• Exercise requirements
Leave the images out, and otherwise write out each entry exactly.
■ ■ ■
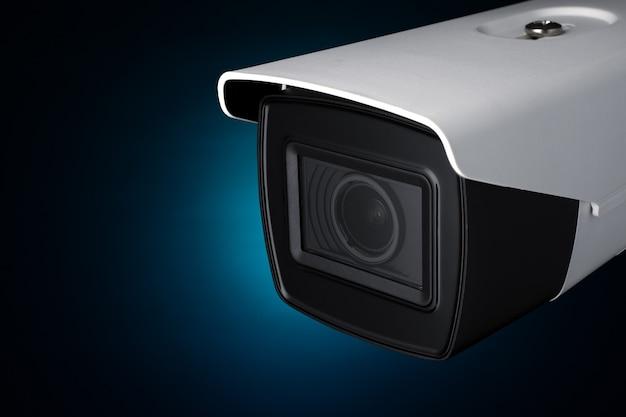 Câmera de segurança em luz neon azul.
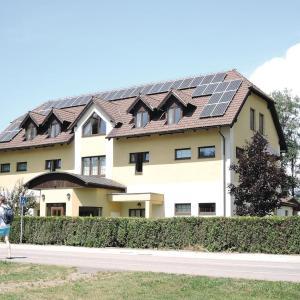Hotel Pictures: Apartment Cerna v Posumavi - 05, Černá v Pošumaví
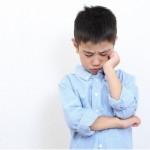 孩子咬手指、咬指甲怎麼辦?專家說可以這樣解決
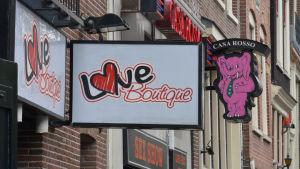 Bild på gatuskyltar i De Wallen i Amsterdam.
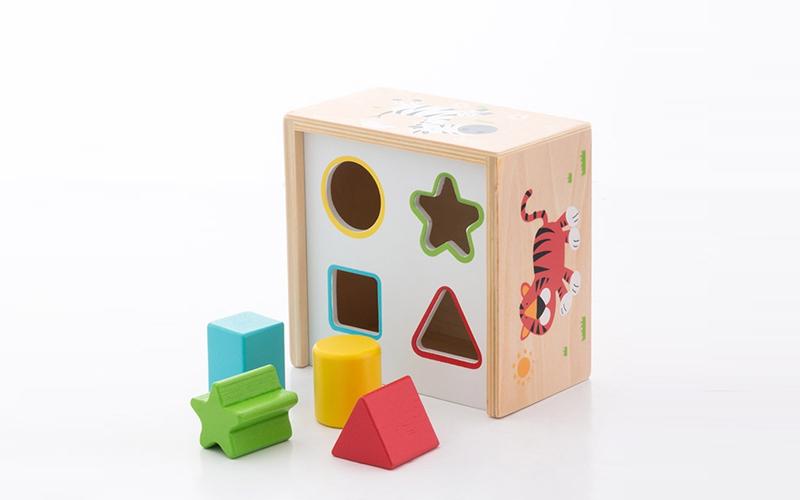 Play & Learn Ξύλινο Εκπαιδευτικό Κουτί με τρύπες σε 4 διαφορετικά σχήματα - Cb παιχνίδια   εκπαιδευτικά παιχνίδια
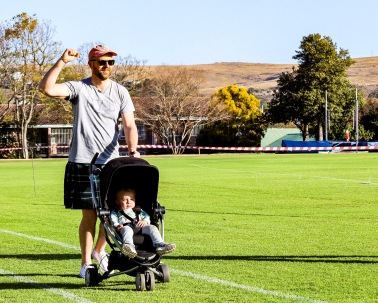 Clint Tessendorf with his son, the youngest ever finisher of the kilted mile, Jack Tessendorf.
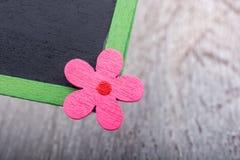 Классн классный при флористический значок помещенный на зеленой траве Стоковое фото RF
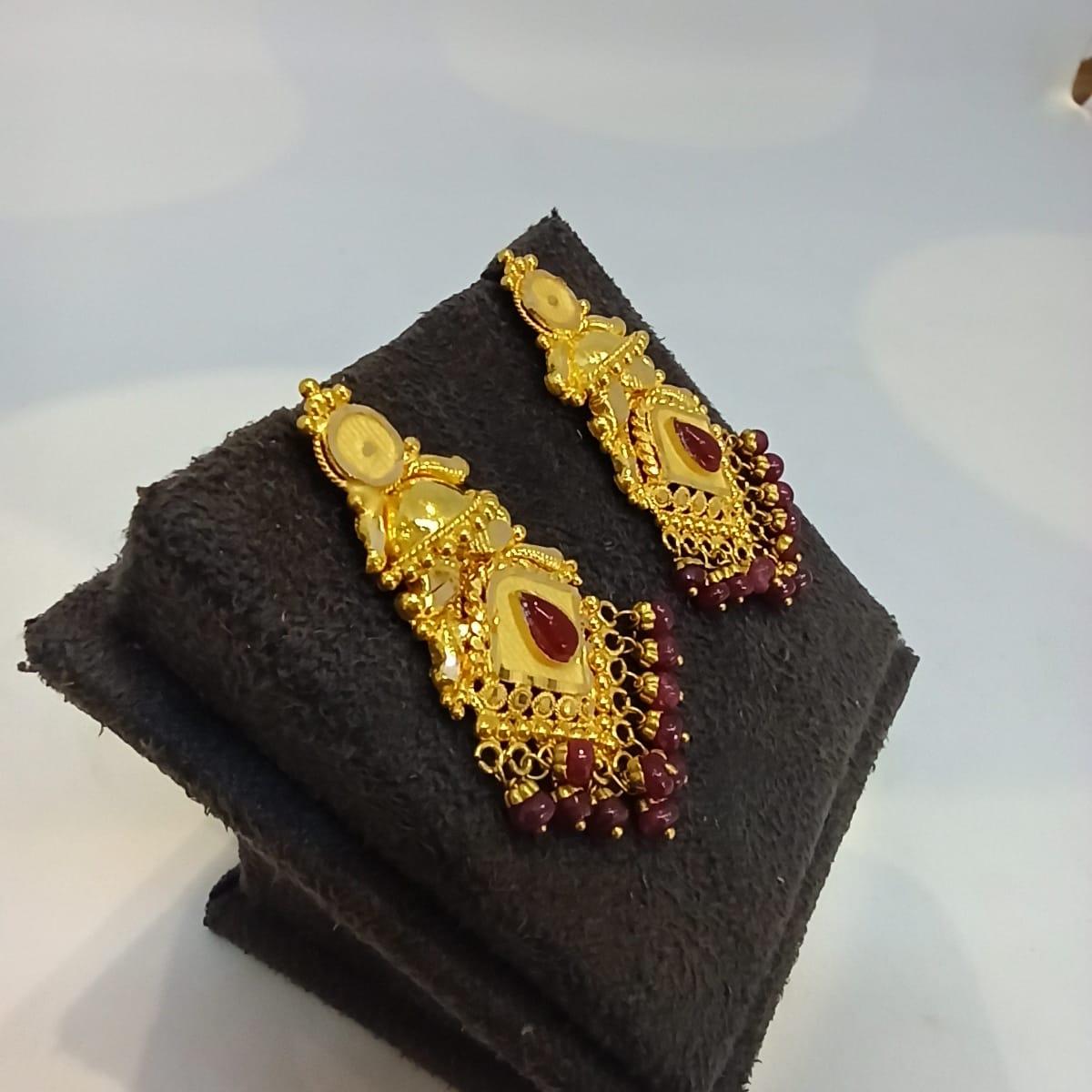 Pear Drop Gold Earrings
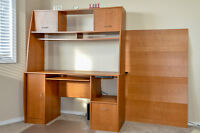 Beautiful Maple Desk in excellent condition.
■ ■ ■
• Output below
 Câmera de segurança em luz neon azul.
Hotel Pictures: Apartment Cerna v Posumavi - 05, Černá v Pošumaví
 孩子咬手指、咬指甲怎麼辦?專家說可以這樣解決
 Bild på gatuskyltar i De Wallen i Amsterdam.
 Play & Learn Ξύλινο Εκπαιδευτικό Κουτί με τρύπες σε 4 διαφορετικά σχήματα - Cb παιχνίδια   εκπαιδευτικά παιχνίδια
 Clint Tessendorf with his son, the youngest ever finisher of the kilted mile, Jack Tessendorf.
 Классн классный при флористический значок помещенный на зеленой траве Стоковое фото RF
 Pear Drop Gold Earrings
 Beautiful Maple Desk in excellent condition.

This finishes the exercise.